Cependant, comme expliqué précédemment, la température influe sur le coefficient de diffusion : (1) pour les basses températures, la diffusion sera négligeable comparée à l’accumulation, le système est donc fermé ; (2) pour de hautes températures, la diffusion est suffisamment active pour que le cristal ne soit pas rétentif à l’hélium. La connaissance de ce domaine de température intermédiaire où une forme d’équilibre entre diffusion et rétention existe est importante puisqu’elle conditionne la cinétique de la diffusion dans le système. La température à laquelle le système comporte statistiquement 50 % de particules piégées et 50 % de particules diffusées est nommée température de fermeture, TC. L’expression de cette température TC a été formulée par Dodson (1973). La température de fermeture représente un paramètre cinétique, dépendant du taux de variation de la température (taux de refroidissement et/ou de réchauffement).

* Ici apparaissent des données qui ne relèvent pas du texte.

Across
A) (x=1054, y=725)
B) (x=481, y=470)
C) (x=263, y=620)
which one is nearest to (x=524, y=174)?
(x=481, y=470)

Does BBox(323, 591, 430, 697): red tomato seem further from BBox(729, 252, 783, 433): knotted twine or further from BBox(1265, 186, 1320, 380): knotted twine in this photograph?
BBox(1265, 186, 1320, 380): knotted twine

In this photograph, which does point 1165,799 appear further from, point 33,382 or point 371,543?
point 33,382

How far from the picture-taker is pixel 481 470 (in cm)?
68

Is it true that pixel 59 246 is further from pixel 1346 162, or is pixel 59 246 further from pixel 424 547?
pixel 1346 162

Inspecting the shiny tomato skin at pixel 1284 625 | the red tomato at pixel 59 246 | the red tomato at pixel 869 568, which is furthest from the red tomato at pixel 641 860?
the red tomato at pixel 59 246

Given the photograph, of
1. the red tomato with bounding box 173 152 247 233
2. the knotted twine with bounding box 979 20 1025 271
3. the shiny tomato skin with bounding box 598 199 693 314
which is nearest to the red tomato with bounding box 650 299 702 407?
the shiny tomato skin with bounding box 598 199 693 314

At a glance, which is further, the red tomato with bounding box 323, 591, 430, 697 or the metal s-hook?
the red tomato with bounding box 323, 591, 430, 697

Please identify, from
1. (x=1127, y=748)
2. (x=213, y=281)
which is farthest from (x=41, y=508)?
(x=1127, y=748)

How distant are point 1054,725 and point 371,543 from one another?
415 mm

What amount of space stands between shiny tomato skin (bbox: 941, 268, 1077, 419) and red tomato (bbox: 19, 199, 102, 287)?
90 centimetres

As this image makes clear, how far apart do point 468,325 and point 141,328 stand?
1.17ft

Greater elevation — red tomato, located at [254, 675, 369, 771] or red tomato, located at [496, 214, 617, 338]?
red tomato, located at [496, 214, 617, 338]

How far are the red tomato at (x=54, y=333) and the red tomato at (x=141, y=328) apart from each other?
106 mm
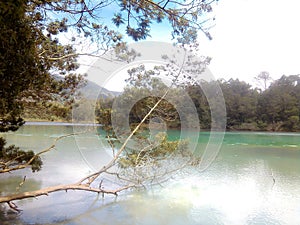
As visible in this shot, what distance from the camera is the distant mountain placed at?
5.71 m

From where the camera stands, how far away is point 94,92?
6660 millimetres

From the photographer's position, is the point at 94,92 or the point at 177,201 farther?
the point at 94,92

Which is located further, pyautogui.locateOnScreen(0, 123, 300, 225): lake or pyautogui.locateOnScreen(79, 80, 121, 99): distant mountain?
pyautogui.locateOnScreen(79, 80, 121, 99): distant mountain

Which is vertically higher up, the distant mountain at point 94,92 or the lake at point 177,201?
the distant mountain at point 94,92

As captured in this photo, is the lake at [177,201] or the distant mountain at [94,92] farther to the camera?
the distant mountain at [94,92]

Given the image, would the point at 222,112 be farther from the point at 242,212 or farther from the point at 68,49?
the point at 68,49

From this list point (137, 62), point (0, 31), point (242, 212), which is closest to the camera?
point (0, 31)

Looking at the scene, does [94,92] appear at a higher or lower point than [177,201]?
higher

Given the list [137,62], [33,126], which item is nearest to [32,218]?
[137,62]

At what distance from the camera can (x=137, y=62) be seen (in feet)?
21.2

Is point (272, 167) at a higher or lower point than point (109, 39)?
lower

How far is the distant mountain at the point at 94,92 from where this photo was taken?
5707 mm

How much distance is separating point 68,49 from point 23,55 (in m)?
2.02

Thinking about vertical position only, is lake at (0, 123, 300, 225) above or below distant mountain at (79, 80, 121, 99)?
below
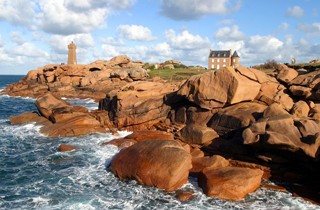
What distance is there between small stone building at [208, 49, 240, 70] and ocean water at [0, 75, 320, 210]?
8406cm

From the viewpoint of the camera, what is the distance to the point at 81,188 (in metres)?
19.2

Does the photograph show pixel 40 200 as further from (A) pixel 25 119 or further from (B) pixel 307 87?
(A) pixel 25 119

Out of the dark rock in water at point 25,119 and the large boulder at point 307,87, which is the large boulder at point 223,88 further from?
the dark rock in water at point 25,119

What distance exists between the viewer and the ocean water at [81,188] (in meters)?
17.0

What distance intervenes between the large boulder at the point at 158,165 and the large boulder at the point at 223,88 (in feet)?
24.7

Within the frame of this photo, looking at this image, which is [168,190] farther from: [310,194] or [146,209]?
[310,194]

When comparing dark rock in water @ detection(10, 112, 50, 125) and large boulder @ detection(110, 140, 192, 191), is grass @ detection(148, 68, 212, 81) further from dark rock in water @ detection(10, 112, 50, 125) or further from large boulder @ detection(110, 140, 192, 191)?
large boulder @ detection(110, 140, 192, 191)

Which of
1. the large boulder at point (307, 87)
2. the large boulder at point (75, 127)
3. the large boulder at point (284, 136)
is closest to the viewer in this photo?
the large boulder at point (284, 136)

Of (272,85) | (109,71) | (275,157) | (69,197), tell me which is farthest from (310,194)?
(109,71)

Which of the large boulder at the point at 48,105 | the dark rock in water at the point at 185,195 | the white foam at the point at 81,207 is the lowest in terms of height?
the white foam at the point at 81,207

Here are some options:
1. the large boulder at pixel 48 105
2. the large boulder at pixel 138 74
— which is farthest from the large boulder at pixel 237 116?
the large boulder at pixel 138 74

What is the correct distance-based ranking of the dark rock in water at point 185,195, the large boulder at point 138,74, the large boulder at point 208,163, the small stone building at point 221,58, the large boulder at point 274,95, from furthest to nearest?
1. the small stone building at point 221,58
2. the large boulder at point 138,74
3. the large boulder at point 274,95
4. the large boulder at point 208,163
5. the dark rock in water at point 185,195

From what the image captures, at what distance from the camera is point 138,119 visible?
32.5 m

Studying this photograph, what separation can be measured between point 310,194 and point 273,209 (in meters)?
2.95
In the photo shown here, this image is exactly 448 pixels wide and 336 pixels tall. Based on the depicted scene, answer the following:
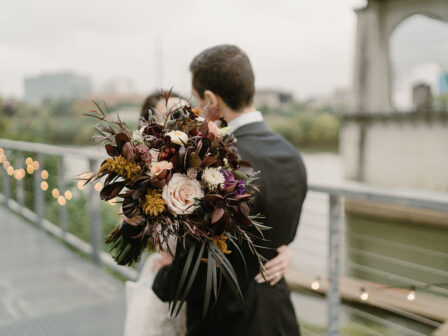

Pour l’apatite, les valeurs de

D0 et Ea ont été déterminées de façon empirique par des expériences de diffusion, d’implantation ionique de tirs au microfaisceau (ERDA, NRA) ou bien de façon théorique (théorie de la fonctionnelle de la densité) (Fig. III-6). De nombreuses estimations du coefficient de diffusion dans l’apatite ont été effectuées (Zeitler et al., 1987 ; Wolf et al., 1996 ; Warnock et al., 1997 ;Ouchani et al., 1998 ; Farley, 2000 ; Shuster et Farley, 2004 ; Shuster et al., 2006 ; Cherniak et al., 2009 ; Shuster et Farley, 2009 ; Bengston et al., 2012).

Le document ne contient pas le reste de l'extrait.